The mind or the molecule

This is a reader response post, so get ready. To set the stage for this post, my roommate is taking a course called 'The Philosophy of Death'. I know, it sounds like a stinkin great course. He was reading a dialogue tonight that presented the following scenario: A child is crossing the road about to be hit by a car, a middle aged male jumps out & saves the child, but is hit by the car. His body is crushed & he's killed instantly. The boy's father sees this all happen from the sidewalk & has a stroke, which kills him too. The doctors realize that they can perform life-saving surgery by putting the stranger's unharmed brain, into the unharmed body of the boy's father. Whose life does the surgeon save? Does he save either of their lives?

At first, I thought that neither were saved. A person's brain & body both contribute to who that person is, so a new brain/body combo would yield a new person. Neither are saved, but a new person is made.

Then I was presented with a different but paralell situation.

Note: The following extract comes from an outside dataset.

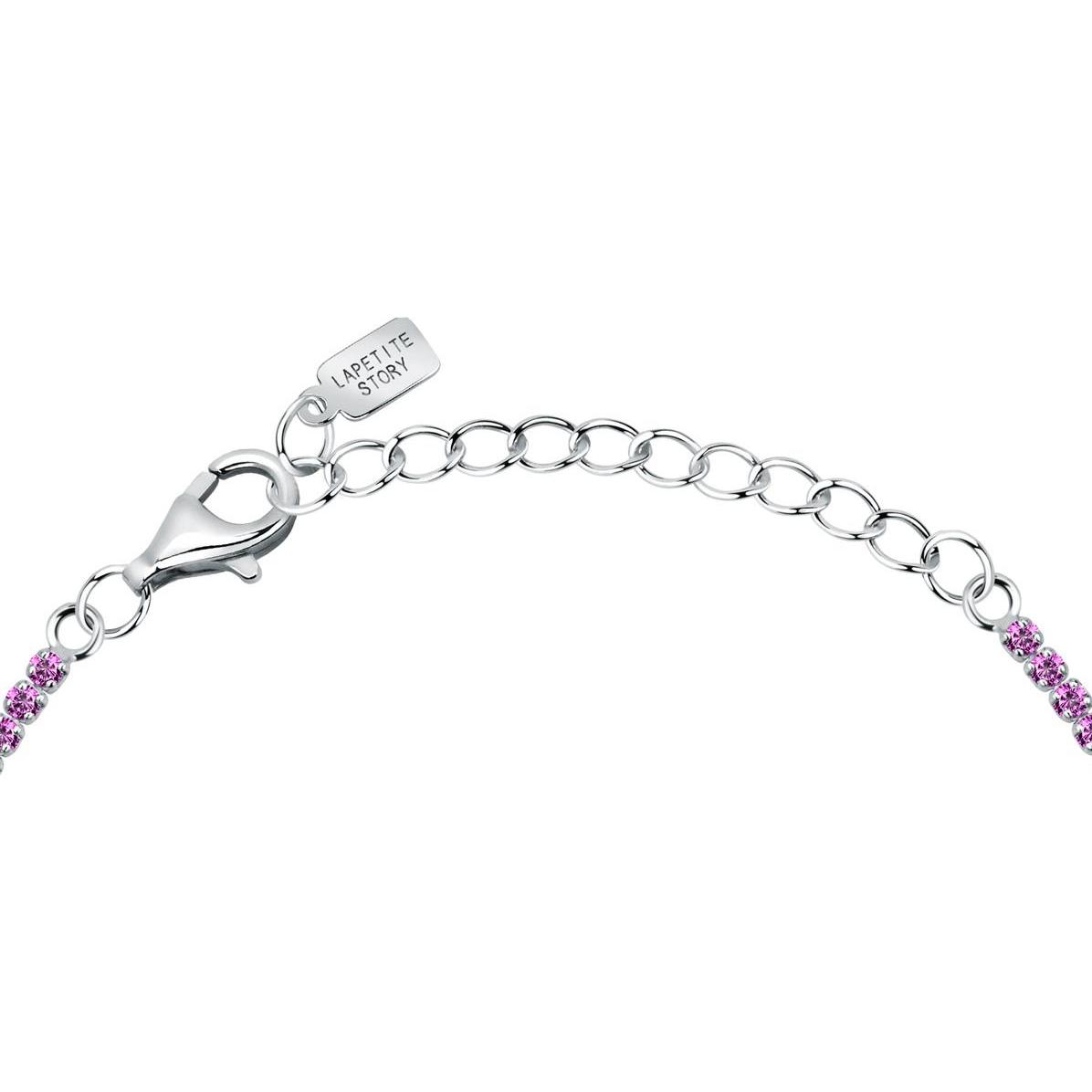 Thumbnail - La Petite Story, Armschmuck, - Silver tennis bracelet with pink zircons Silver LPS05AWV65, (19 cm, Silber 925)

A woman dying of an incurable disease is offered the option of having her brain put in a new body. She agrees, and the doctor recommends that she take an asprin so she won't have a headache afterwards (I see the problem with that idea, but thats not important to the point). She says that asprin gives her a stomach ache but she'd rather put up with a stomach ache now than a headache after the surgery. If the woman is the one who will have to deal with the headache afterwards (which makes sense to me intuitively), and the person whose body she was in wouldn't have to deal with it, then it seems pretty clear the woman survives, but the donor doesn't. This makes me think I'm my brain, not my body at all.

My roommate then presented me with another side to the problem. If the stranger from scenario one (whose brain now inhabits its new body) were to have a child, whose child would it be? It would carry the boy's father's DNA, as would any of his offspring. More importantly, this person has the boy's father's DNA, so maybe it's the body that surivives, not the brain. It's the body that's able to pass on its genes, which is the ultimate goal of life as we know it. Imagine a crime scene in which this new person leaves his DNA evidence all over the place. All the physical evidence seems to indicate that the boy's father certainly does exist, where there's no tangible evidence that the stranger exists at all.

I think the idea of who we are is pretty important. I think it's pretty murky too, & the murky ideas are always the most fun to discuss... I'd like to hear any ideas all of you have on it.